La sécheresse qui a sévi depuis le début du printemps a fait réagir très tôt la FDSEA qui a revendiqué des mesures d’accompagnement pour l’ensemble des agriculteurs afin de faire face aux conséquences du manque d’eau et de perte de récoltes. Un rappel exhaustif serait laborieux, mais quelques éléments méritent d’être rappelés.
Tout d’abord, les aides Pac seront versées à hauteur de 50 % à partir du 17 octobre. Cette mesure doit améliorer les trésoreries, alors que les rendements ont été en berne cette année. Cette mesure concerne tous les agriculteurs et, sauf accident de parcours sur les circuits informatiques, le nécessaire a été fait par l’ASP et la DDT pour que tous les dossiers soient réglés.
La FDSEA a également obtenu des mesures sur le plan agronomique avec le retour à l’obligation de 80 % de couvert au lieu des 90 % de principe prévus pour cette année, cette mesure est départementale, ainsi que le maintien des SET à 3 % au lieu de 5 %.
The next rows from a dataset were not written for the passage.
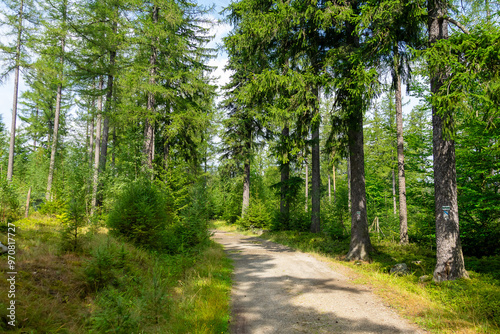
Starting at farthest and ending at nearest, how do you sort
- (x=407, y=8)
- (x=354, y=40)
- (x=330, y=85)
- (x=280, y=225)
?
(x=280, y=225), (x=354, y=40), (x=330, y=85), (x=407, y=8)

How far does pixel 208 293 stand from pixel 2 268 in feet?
12.9

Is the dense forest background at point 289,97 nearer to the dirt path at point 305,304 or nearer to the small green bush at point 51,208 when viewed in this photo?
the small green bush at point 51,208

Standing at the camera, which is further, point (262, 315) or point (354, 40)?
point (354, 40)

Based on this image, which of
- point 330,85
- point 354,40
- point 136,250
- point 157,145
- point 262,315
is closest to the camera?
point 262,315

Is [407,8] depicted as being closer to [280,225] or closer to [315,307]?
[315,307]

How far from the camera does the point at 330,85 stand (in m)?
8.82

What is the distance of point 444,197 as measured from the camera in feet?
21.6

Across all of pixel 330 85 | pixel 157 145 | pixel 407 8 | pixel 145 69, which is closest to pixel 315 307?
pixel 330 85

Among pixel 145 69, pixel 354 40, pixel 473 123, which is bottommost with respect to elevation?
pixel 473 123

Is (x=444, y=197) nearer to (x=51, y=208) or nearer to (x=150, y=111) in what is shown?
(x=150, y=111)

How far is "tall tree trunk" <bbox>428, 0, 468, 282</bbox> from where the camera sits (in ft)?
20.8

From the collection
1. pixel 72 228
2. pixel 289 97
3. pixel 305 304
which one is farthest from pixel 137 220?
pixel 289 97

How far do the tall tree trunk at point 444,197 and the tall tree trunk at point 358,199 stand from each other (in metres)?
2.95

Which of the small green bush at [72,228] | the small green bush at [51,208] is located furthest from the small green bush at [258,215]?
the small green bush at [72,228]
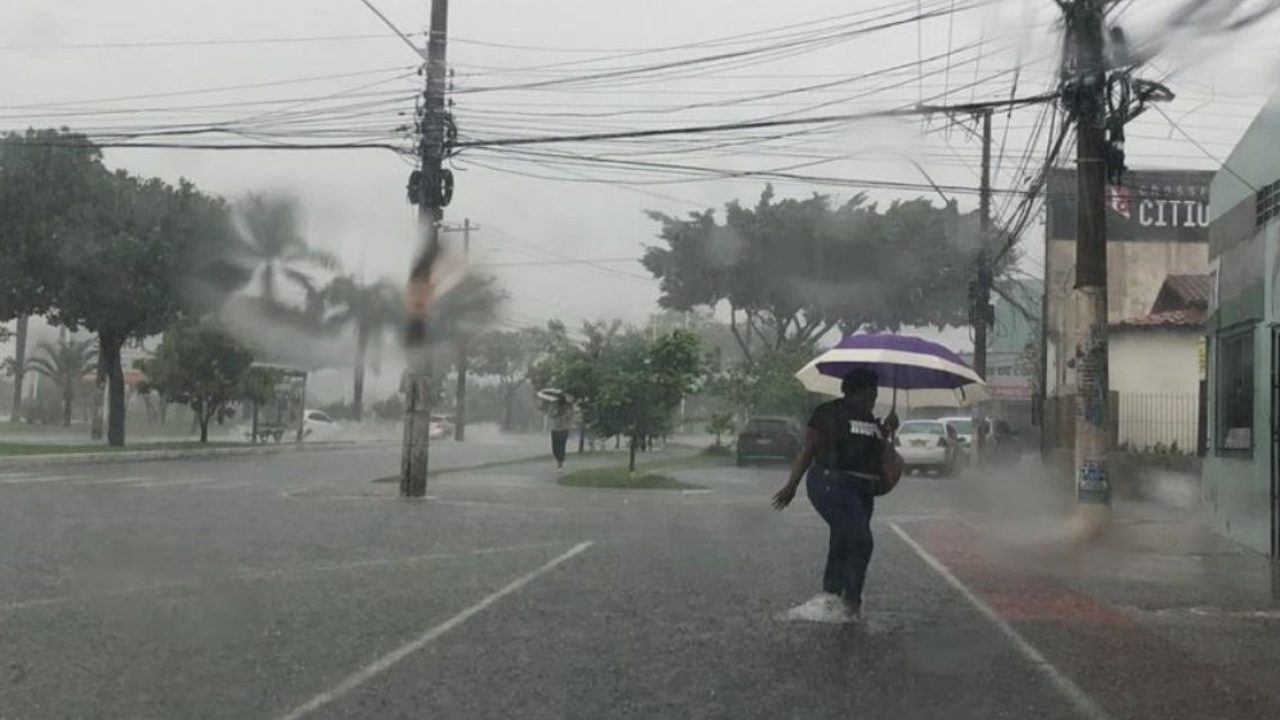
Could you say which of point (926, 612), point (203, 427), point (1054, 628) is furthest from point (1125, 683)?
point (203, 427)

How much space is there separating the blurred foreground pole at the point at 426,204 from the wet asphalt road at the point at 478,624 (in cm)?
350

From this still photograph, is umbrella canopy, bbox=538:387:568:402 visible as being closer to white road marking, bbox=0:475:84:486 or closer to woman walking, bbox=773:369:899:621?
white road marking, bbox=0:475:84:486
Avec l’inquiétude de pertes de récoltes, la FDSEA a demandé le classement de l’ensemble du département au titre des calamités agricoles. Cette procédure n’étant désormais plus accessible aux cultures assurables, l’Oise a été classée en calamités pour les pertes de fourrages. Plus de 500 dossiers ont été déposés. Moins de 50 ont été retenus éligibles avec une indemnisation à hauteur de 28 % des pertes. L’indemnisation totale s’élève à moins de 100.000 €. Si le résultat n’est pas négligeable pour ceux qui sont éligibles, reste qu’il est décevant de voir autant de dossiers recalés. De fait, le seuil de perte globale de 13 % du chiffre d’affaire est un obstacle important pour les systèmes d’élevage avec polyculture ou lait, d’autant que les données sont appréciées de manière théorique, sans prise en compte exacte des baisses de chiffres d’affaires subies sur certains secteurs, parfois de manière conséquente.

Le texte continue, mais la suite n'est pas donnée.